With Chinese buyers eyeing farmland in Australia and New Zealand, authorities are coming under growing pressure to balance the need for foreign investment against accusations of “selling out.”
Currently up for sale is the S. Kidman and Co Limited cattle empire — a vast Outback estate which covers 1.3 percent of Australia’s land mass and has an average herd of 185,000 cattle.
Australian Treasurer Scott Morrison blocked its sale to all foreign investors in November last year, including from China, saying it was contrary to the national interest given part of the holding overlaps with a military testing range.
However, Morrison recently approved the sale of Australia’s largest dairy farming business to a Chinese buyer, despite criticism that Chinese businessman Lu Xianfeng’s (盧先鋒) A$280 million (US$211.74 million) purchase of Tasmania’s Van Diemen’s Land Company could impact food security.
In a statement headed “Sell Out,” independent Australian Senator Nick Xenophon labeled the decision “wrong, wrong, wrong,” saying Morrison failed to give sufficient weight to an alternative Australian bid.
“It’s certainly a very emotive issue,” University of Sydney Business School professor Hans Hendrischke said.
“The anxiety about Chinese ownership is part of a larger anxiety with demographic change, with economic change, it is part of Australia having to cope with the idea... that we are coming much closer to Asia economically,” he added.
Hendrischke, who last year co-authored a KPMG report which found that agribusiness accounted for only 1 percent of Chinese direct investment in Australia in 2014, said while the nation was not yet a major foreign investor in Australian farmland, politicians were wary of a public backlash as its stake grows.
It is a similar story in New Zealand, where a KPMG report last year found the US was the biggest buyer of that nation’s dairy land, purchasing almost five times as much as China, although Chinese purchases tended to attract more attention.
Such is the concern about valuable assets passing into foreign hands, that Australia last year tightened scrutiny on overseas investment in agricultural land — lowering the level at which investments are screened to a cumulative total of A$15 million.
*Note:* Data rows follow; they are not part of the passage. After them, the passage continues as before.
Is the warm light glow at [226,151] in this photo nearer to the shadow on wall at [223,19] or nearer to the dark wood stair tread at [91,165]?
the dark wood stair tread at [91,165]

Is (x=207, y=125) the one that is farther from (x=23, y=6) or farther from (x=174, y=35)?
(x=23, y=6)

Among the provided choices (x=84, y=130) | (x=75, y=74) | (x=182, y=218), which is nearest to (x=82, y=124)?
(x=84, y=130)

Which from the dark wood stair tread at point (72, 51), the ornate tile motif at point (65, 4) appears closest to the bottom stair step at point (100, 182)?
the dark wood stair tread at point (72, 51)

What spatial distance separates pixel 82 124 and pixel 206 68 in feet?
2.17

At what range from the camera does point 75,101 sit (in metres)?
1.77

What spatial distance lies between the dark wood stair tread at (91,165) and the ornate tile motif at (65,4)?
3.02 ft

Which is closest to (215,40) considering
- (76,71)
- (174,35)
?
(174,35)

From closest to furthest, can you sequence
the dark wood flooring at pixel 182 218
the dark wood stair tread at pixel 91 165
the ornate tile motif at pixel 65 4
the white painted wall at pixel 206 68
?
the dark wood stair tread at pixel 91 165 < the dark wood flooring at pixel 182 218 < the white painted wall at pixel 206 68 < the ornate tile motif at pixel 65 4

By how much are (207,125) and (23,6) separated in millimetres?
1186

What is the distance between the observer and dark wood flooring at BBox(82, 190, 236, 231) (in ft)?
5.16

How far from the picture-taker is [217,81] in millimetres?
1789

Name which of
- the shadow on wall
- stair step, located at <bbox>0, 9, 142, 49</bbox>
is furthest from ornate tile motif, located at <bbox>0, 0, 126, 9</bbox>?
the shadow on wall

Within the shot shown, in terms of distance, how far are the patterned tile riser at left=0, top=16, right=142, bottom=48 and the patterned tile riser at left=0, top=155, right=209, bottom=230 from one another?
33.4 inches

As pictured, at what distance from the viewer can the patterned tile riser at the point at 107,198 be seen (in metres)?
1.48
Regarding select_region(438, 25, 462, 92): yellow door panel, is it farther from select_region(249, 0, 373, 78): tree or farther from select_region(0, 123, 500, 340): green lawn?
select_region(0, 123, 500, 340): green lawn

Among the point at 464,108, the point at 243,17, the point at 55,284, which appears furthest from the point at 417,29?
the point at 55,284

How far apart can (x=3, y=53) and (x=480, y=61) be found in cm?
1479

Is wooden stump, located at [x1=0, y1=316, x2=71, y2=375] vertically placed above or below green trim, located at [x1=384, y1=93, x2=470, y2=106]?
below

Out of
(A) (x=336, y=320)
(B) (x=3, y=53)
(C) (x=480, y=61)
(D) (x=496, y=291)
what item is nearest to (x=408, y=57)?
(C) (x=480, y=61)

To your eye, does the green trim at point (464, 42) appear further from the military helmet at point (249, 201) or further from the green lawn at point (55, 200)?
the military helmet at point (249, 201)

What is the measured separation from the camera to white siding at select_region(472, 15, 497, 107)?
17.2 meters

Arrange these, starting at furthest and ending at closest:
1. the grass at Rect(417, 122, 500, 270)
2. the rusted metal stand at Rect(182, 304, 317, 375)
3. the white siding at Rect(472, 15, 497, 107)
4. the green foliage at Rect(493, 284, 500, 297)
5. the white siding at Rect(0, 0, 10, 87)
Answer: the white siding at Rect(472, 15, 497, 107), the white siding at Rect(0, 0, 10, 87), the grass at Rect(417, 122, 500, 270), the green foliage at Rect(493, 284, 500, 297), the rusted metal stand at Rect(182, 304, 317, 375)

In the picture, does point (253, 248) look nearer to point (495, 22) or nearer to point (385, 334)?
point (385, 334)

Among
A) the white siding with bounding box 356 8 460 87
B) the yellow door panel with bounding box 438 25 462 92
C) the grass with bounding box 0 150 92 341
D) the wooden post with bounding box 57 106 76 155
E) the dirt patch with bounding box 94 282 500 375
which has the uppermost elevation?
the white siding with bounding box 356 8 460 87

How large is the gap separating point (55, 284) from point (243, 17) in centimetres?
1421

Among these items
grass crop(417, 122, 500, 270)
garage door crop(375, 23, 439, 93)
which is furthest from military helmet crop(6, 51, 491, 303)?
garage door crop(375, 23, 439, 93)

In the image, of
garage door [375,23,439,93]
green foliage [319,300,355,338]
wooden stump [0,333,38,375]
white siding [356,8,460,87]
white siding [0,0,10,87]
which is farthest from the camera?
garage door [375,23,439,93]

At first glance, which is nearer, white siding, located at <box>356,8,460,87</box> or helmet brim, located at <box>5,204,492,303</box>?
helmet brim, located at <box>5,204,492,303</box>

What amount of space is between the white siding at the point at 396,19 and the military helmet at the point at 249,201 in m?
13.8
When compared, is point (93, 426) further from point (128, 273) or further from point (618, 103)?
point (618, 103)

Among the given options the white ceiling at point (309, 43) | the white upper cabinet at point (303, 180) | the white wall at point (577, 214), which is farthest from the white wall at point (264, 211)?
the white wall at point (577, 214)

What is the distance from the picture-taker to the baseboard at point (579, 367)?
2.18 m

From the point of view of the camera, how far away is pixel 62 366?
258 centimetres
Previously only purchases of more than A$252 million were screened.
The government is also creating a foreign ownership register of farmland, after politicians with rural constituencies warned against selling farms to overseas investors, including to top trade partner China.
The National Farmers’ Federation’s Tony Mahar said such a register would “remove the emotion or the hearsay” by showing exactly how much land was owned by Chinese interests.
“You know, 10 or 20 years ago it was Japanese investment, prior to that it was UK investment, it was Canadian investment... so the country for us is to some extent irrelevant,” Mahar said. “The issue for us is making sure that we continue to attract investment.”
In New Zealand, the world’s largest dairy exporter, critics said the government has shown an inconsistent approach to Chinese ownership of farmland, bowing to populist pressure from political opponents.
China is the biggest foreign investor in the South Pacific country’s dairy industry, which includes milk processing, according to the New Zealand-China Council.
In 2012, New Zealand Prime Minister John Key strongly defended the right of China’s Shanghai Pengxin to buy the 16-property, 8,000 hectare Crafar farms group in a deal reportedly worth NZ$210 million (US$141.63 million at today’s exchange rates).
While opposition parties labeled it a “land grab” and “economic betrayal,” Key said Chinese investors deserved the same treatment as those from elsewhere.
However, Key’s administration in September last year blocked Shanghai Pengxin’s NZ$88 million bid to buy another farm, the 13,800 hectare Lochinver Station, despite New Zealand’s Overseas Investment Office recommending it go ahead.
Australian Minister for Agriculture and Water Resources Barnaby Joyce has said that while his preference was for domestic ownership, foreign bids had to be considered.
Last month Joyce told local media that “people would be screaming at me” if he let all bids through, but if he blocked them “they’d rightly say I was parochial and xenophobic... I think we’re trying to find a happy medium.”